Setiap kali tangannya diulur, tentu ada dua tiga orang pemberontak yang ditangkapnya dan dilemparkannya sampai jauh. Ada pula yang ditendang seperti seorang menendang bal karet saja. Tubuh para pemberontak melayang dan jatuh dengan kepala pecah atau tulang patah.

Keadaan amat kacau balau, ada pun para pemberontak menjadi gentar dan ngeri melihat sepak terjang Ang-bin Sin-kai yang pada saat itu kelihatan sangat menyeramkan. Kakek pengemis itu yang biasanya bermuka merah, kini menjadi makin merah mukanya. Kedua matanya bersinar-sinar, rambutnya terurai serta jenggotnya melambai-lambai mengikuti gerakannya yang kuat dan cepat, pakaiannya pun robek di sana-sini.

Ketika melihat kakek pengemis ini, ada dua orang perwira pemberontak menjadi sangat penasaran. Kakek pengemis itu kurus dan tua, bertangan kosong pula, masa tidak dapat merobohkannya? Mereka melompat turun dari atas kuda dan dengan pedang di tangan, kedua orang perwira itu menyerang Ang-bin Sin-kai yang masih saja mengamuk dan melempar-lemparkan para pemberontak yang berada di hadapannya.

Ketika dua pedang dari kanan kiri itu menyambar dekat, tiba-tiba dia membuat gerakan seperti seekor burung garuda hendak terbang. Kedua lengannya dipentang ke kanan kiri dan hebat bukan main, tahu-tahu dia sudah dapat mencekik batang leher kedua perwira pemberontak itu, dan pedang mereka terpental saat beradu dengan jari-jari tangan kakek ini.

Ang-bin Sin-kai maklum bahwa untuk dapat mengundurkan para pemberontak, dia harus menjatuhkan pimpinan mereka. Karena itu ketika dia melihat bahwa yang terpegang oleh kedua tangannya adalah perwira-perwira pemberontak, tanpa ragu-ragu lagi dia lantas membenturkan kepala mereka satu kepada yang lain!

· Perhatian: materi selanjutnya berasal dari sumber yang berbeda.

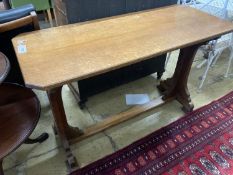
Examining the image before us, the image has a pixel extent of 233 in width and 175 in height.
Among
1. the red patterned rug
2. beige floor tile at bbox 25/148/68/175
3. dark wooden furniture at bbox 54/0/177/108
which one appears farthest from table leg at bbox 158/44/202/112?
beige floor tile at bbox 25/148/68/175

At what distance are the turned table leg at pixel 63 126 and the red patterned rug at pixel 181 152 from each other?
0.11m

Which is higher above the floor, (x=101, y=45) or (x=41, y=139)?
(x=101, y=45)

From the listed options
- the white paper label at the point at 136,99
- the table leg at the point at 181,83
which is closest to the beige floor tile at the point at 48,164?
the white paper label at the point at 136,99

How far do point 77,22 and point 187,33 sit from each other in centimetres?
73

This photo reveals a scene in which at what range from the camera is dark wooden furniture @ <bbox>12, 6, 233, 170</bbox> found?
1.00 meters


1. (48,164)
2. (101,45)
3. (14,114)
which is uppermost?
(101,45)

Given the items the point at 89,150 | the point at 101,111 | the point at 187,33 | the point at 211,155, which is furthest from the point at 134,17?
the point at 211,155

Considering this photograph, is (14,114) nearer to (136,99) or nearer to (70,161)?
(70,161)

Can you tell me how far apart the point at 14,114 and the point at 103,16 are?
2.96 feet

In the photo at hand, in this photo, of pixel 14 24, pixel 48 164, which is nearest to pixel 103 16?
pixel 14 24

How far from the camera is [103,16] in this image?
156 centimetres

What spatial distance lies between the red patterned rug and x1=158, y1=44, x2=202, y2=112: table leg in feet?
0.44

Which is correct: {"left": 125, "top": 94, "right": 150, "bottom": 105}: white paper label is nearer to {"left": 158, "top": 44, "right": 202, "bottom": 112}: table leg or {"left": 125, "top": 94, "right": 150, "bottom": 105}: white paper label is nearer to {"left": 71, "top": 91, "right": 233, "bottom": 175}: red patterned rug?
{"left": 158, "top": 44, "right": 202, "bottom": 112}: table leg

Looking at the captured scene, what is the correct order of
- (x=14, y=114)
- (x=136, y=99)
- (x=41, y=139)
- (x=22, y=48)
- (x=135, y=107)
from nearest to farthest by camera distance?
(x=22, y=48)
(x=14, y=114)
(x=41, y=139)
(x=135, y=107)
(x=136, y=99)
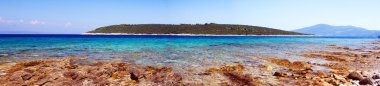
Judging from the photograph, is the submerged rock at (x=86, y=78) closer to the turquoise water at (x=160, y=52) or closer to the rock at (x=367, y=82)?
the turquoise water at (x=160, y=52)

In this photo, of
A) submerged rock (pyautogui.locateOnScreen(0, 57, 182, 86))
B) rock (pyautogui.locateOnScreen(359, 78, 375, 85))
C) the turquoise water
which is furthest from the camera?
the turquoise water

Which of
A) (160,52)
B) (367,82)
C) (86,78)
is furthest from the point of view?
(160,52)

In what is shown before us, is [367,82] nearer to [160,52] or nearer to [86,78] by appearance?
[86,78]

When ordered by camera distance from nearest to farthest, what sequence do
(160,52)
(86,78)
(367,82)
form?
(367,82) < (86,78) < (160,52)

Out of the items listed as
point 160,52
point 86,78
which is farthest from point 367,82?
point 160,52

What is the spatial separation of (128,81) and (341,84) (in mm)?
10233

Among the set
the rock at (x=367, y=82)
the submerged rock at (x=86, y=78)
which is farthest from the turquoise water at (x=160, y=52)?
the rock at (x=367, y=82)

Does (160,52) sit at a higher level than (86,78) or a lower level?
lower

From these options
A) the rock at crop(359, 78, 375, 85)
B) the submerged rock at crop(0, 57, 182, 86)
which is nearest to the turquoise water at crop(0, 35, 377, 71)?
the submerged rock at crop(0, 57, 182, 86)

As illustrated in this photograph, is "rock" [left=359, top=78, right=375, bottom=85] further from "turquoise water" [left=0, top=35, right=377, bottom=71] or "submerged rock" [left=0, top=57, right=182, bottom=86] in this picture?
"turquoise water" [left=0, top=35, right=377, bottom=71]

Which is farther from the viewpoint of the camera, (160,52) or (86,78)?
(160,52)

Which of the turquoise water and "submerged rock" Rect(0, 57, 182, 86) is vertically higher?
"submerged rock" Rect(0, 57, 182, 86)

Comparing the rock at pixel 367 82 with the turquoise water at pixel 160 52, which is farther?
the turquoise water at pixel 160 52

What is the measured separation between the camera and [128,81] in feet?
51.0
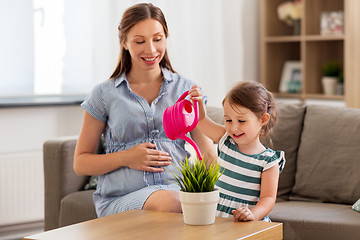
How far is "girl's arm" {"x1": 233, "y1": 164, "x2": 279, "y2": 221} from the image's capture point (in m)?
1.59

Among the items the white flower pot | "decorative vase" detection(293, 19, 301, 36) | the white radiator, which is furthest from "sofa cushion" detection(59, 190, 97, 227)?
"decorative vase" detection(293, 19, 301, 36)

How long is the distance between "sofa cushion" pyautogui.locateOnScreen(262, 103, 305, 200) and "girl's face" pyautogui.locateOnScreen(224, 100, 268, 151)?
2.85 ft

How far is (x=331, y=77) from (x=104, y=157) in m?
2.64

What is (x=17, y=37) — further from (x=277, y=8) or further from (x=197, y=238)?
(x=197, y=238)

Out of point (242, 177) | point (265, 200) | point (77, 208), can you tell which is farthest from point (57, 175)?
point (265, 200)

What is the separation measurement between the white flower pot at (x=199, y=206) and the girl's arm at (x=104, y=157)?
1.65ft

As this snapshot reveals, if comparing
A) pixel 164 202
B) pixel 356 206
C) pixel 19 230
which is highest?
pixel 164 202

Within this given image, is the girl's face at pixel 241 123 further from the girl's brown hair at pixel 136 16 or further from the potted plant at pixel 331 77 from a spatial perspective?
the potted plant at pixel 331 77

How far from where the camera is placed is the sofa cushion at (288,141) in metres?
2.70

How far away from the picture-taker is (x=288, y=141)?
2721 millimetres

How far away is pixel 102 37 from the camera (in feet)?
12.5

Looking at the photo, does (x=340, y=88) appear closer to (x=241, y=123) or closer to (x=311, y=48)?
(x=311, y=48)

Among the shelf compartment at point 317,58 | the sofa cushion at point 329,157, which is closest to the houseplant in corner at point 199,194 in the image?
the sofa cushion at point 329,157

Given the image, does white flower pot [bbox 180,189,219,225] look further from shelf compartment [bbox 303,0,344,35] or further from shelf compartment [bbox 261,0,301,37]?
shelf compartment [bbox 261,0,301,37]
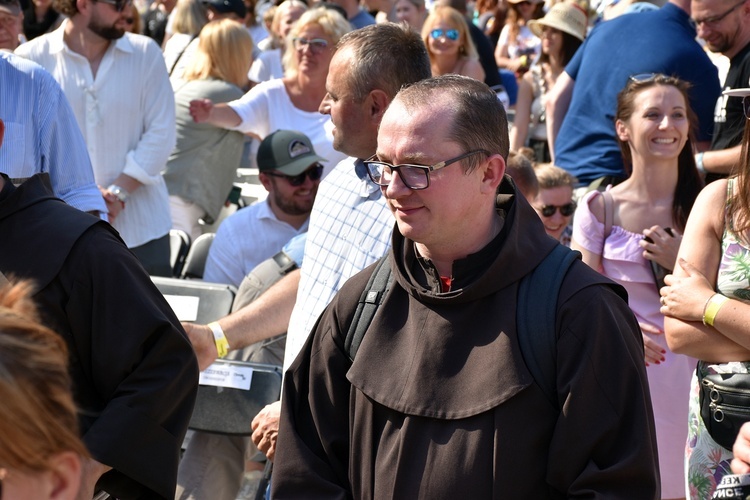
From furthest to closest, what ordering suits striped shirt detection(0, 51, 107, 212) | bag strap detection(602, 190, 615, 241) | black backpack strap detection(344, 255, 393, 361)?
bag strap detection(602, 190, 615, 241)
striped shirt detection(0, 51, 107, 212)
black backpack strap detection(344, 255, 393, 361)

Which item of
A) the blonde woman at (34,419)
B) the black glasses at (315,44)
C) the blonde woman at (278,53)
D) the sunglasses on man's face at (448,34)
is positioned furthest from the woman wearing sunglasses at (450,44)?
the blonde woman at (34,419)

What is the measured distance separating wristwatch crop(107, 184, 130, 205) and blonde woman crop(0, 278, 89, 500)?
12.8ft

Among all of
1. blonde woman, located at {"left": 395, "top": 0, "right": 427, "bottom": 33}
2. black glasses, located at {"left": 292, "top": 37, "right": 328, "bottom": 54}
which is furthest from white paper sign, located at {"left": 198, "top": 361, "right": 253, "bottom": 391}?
blonde woman, located at {"left": 395, "top": 0, "right": 427, "bottom": 33}

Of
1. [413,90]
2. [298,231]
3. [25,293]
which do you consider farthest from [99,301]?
[298,231]

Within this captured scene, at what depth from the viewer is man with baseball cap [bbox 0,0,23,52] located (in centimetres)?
532

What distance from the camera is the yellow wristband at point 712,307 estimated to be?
10.3ft

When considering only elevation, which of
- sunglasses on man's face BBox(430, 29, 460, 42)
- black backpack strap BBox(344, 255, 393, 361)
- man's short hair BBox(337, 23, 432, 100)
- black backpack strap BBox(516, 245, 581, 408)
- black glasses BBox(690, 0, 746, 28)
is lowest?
sunglasses on man's face BBox(430, 29, 460, 42)

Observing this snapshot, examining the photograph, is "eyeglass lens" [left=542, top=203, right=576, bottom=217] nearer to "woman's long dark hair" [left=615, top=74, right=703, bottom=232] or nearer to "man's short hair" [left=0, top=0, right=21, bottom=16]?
"woman's long dark hair" [left=615, top=74, right=703, bottom=232]

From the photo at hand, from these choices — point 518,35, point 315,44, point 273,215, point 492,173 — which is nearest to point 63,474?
point 492,173

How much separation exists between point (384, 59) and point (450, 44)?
426 cm

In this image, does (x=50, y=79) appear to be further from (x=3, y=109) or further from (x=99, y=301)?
(x=99, y=301)

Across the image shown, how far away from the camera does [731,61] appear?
5172 millimetres

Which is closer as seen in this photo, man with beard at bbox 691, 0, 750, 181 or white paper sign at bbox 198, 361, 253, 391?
white paper sign at bbox 198, 361, 253, 391

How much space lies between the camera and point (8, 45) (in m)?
5.50
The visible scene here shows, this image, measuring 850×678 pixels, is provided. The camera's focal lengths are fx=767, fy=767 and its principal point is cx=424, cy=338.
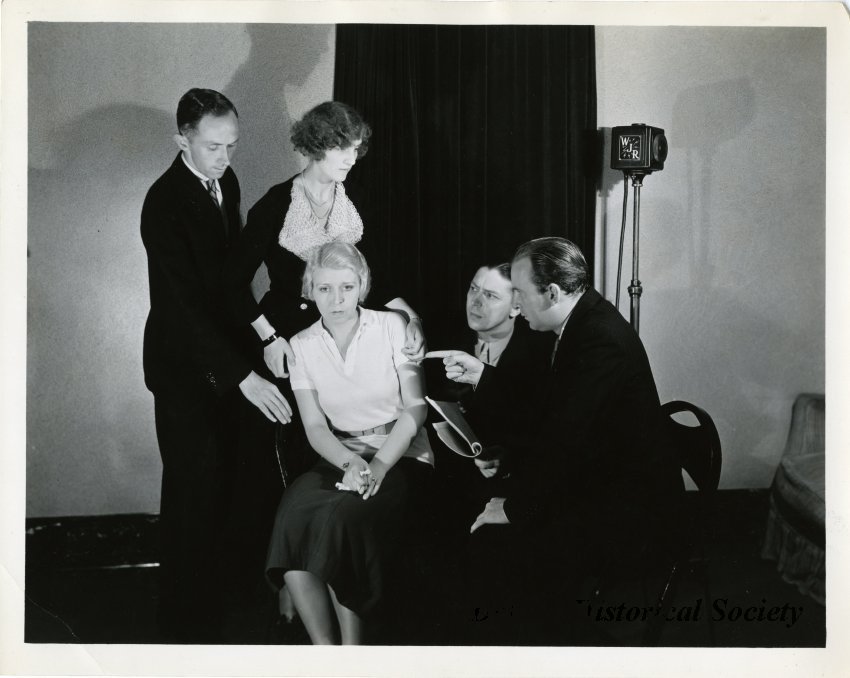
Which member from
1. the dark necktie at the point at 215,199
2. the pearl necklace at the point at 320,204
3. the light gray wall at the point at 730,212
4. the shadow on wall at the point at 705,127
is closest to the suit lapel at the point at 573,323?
the light gray wall at the point at 730,212

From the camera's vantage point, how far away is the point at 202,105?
8.69 feet

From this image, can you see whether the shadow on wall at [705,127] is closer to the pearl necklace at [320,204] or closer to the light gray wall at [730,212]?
the light gray wall at [730,212]

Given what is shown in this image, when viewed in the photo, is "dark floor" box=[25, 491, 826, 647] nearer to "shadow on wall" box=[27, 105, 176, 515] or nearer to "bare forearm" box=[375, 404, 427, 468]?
"shadow on wall" box=[27, 105, 176, 515]

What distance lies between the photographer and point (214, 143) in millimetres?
2654

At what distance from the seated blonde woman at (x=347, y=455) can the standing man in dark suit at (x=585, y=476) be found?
0.34 m

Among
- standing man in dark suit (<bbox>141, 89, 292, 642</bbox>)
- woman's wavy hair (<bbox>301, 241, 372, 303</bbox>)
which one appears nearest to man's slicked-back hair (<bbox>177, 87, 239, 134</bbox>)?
standing man in dark suit (<bbox>141, 89, 292, 642</bbox>)

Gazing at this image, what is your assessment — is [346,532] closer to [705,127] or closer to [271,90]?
[271,90]

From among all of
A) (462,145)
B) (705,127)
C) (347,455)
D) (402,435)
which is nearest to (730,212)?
(705,127)

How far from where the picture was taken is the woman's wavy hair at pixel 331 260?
2.65 m

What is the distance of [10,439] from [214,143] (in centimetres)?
125

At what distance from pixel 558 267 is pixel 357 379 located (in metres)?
0.79

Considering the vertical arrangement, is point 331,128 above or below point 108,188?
above

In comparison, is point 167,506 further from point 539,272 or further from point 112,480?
point 539,272

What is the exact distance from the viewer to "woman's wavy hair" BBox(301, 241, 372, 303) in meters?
2.65
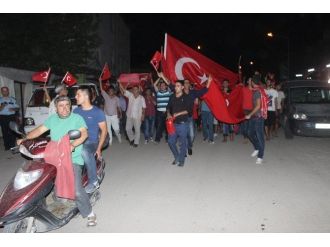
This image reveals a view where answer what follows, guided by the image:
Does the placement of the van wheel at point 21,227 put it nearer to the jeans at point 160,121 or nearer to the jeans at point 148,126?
the jeans at point 160,121

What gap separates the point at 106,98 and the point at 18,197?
26.6 ft

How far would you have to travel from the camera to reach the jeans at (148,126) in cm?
1292

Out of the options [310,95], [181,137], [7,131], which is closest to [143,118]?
[181,137]

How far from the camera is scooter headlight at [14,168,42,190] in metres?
4.22

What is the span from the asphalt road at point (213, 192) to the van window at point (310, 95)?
106 inches

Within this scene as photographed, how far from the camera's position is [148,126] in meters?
13.1

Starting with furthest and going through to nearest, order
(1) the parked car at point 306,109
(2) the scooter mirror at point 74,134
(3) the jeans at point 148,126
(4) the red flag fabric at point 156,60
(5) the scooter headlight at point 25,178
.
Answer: (3) the jeans at point 148,126 → (1) the parked car at point 306,109 → (4) the red flag fabric at point 156,60 → (2) the scooter mirror at point 74,134 → (5) the scooter headlight at point 25,178

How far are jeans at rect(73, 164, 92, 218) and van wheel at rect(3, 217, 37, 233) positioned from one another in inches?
24.3

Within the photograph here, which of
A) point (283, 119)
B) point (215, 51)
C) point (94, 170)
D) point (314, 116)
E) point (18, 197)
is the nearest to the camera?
point (18, 197)

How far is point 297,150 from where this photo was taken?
10727mm

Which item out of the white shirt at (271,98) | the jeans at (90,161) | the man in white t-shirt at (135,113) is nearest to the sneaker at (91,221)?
the jeans at (90,161)

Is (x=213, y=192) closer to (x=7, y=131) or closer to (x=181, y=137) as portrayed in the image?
(x=181, y=137)

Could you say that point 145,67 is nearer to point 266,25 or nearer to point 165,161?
point 266,25
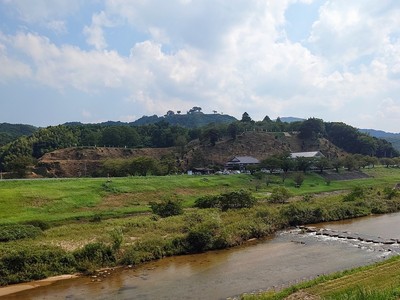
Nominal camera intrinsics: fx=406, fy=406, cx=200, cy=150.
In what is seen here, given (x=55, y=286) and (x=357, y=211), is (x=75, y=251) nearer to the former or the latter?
(x=55, y=286)

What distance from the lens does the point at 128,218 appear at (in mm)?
45531

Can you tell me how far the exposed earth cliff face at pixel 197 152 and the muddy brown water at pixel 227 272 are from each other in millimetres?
71804

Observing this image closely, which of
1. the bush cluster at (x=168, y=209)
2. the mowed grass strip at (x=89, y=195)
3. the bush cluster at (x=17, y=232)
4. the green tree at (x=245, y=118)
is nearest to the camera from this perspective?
the bush cluster at (x=17, y=232)

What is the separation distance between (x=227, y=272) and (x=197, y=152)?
89.6 m

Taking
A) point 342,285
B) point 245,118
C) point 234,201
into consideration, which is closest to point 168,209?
point 234,201

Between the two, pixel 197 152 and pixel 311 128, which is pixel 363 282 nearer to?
pixel 197 152

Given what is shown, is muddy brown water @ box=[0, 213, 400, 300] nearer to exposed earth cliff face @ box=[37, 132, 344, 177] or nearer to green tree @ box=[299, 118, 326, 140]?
exposed earth cliff face @ box=[37, 132, 344, 177]

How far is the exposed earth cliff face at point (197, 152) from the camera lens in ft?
343

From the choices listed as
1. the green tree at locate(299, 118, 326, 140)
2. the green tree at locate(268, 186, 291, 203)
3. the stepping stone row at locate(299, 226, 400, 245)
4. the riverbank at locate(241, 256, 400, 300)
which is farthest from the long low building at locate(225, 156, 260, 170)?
the riverbank at locate(241, 256, 400, 300)

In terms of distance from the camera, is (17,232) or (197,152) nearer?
(17,232)

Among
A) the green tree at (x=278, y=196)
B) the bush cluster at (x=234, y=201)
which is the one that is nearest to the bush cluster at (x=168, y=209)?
the bush cluster at (x=234, y=201)

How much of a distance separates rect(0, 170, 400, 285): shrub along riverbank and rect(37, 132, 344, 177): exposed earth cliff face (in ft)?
132

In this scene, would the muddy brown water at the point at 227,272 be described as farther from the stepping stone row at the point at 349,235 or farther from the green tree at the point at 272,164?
the green tree at the point at 272,164

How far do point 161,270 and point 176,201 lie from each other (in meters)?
18.6
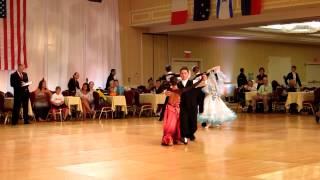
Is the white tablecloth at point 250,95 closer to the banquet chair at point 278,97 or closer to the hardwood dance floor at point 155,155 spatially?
the banquet chair at point 278,97

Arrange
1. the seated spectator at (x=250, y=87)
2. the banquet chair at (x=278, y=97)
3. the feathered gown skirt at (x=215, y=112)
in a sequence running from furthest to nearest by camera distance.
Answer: the seated spectator at (x=250, y=87) → the banquet chair at (x=278, y=97) → the feathered gown skirt at (x=215, y=112)

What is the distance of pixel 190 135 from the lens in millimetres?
9469

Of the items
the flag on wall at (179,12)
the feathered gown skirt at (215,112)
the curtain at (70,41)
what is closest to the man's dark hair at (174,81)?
the feathered gown skirt at (215,112)

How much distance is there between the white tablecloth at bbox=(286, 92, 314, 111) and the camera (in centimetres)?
1766

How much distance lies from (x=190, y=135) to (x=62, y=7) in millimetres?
10767

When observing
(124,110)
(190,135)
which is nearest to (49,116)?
(124,110)

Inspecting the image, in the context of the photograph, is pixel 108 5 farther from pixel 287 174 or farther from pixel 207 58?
pixel 287 174

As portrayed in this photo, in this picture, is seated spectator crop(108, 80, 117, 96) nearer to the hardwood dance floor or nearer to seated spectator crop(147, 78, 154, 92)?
seated spectator crop(147, 78, 154, 92)

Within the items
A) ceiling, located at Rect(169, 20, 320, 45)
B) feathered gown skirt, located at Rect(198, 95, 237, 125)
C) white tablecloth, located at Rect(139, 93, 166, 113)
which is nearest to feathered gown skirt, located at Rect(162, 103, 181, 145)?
feathered gown skirt, located at Rect(198, 95, 237, 125)

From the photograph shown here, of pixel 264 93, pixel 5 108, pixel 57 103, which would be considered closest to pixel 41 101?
pixel 57 103

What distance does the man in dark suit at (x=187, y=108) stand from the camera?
9.27m

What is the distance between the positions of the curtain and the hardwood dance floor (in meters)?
6.14

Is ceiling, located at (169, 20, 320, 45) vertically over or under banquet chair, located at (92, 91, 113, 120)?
over

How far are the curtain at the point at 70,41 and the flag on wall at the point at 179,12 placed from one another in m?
3.12
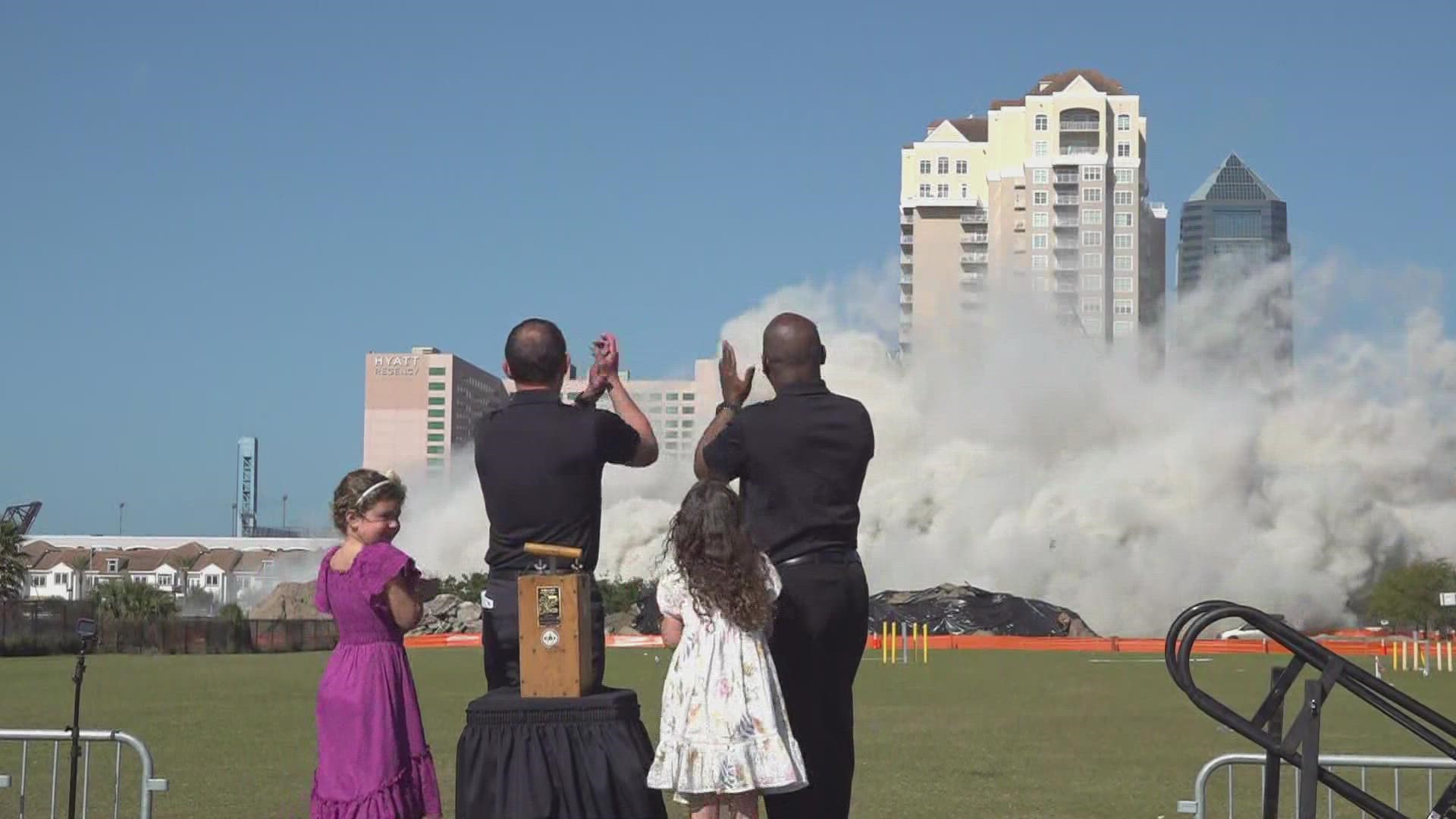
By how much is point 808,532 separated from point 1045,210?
399 feet

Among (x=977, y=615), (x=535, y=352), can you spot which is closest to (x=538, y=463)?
(x=535, y=352)

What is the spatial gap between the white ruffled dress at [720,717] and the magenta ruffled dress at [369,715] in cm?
133

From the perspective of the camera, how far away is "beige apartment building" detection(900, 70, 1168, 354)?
125500mm

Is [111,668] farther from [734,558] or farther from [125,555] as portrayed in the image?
[125,555]

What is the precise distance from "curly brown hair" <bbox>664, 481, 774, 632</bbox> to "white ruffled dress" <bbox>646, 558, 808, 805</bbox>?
85mm

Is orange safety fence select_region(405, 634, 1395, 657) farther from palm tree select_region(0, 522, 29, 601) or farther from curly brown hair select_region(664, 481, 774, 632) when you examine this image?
curly brown hair select_region(664, 481, 774, 632)

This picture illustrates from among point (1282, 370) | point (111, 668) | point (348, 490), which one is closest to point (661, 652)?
point (111, 668)

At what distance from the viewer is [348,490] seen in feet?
25.4

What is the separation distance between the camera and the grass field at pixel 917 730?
45.0ft

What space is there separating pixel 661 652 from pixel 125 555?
129 metres

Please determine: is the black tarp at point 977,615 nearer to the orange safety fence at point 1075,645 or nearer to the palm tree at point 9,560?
the orange safety fence at point 1075,645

Terdengar suara keras, suara batok kepala yang pecah karena saling bentur dan Ang-bin Sin-kai melemparkan kedua tubuh perwira pemberontak yang kepalanya sudah pecah itu ke atas sampai tinggi.

“Lihat pemimpin-pemimpinmu ini, hai anjing-anjing pemberontak! Siapa yang berani mati hendak mengukur tenaga dengan Ang-bin Sin-kai, boleh lekas maju!”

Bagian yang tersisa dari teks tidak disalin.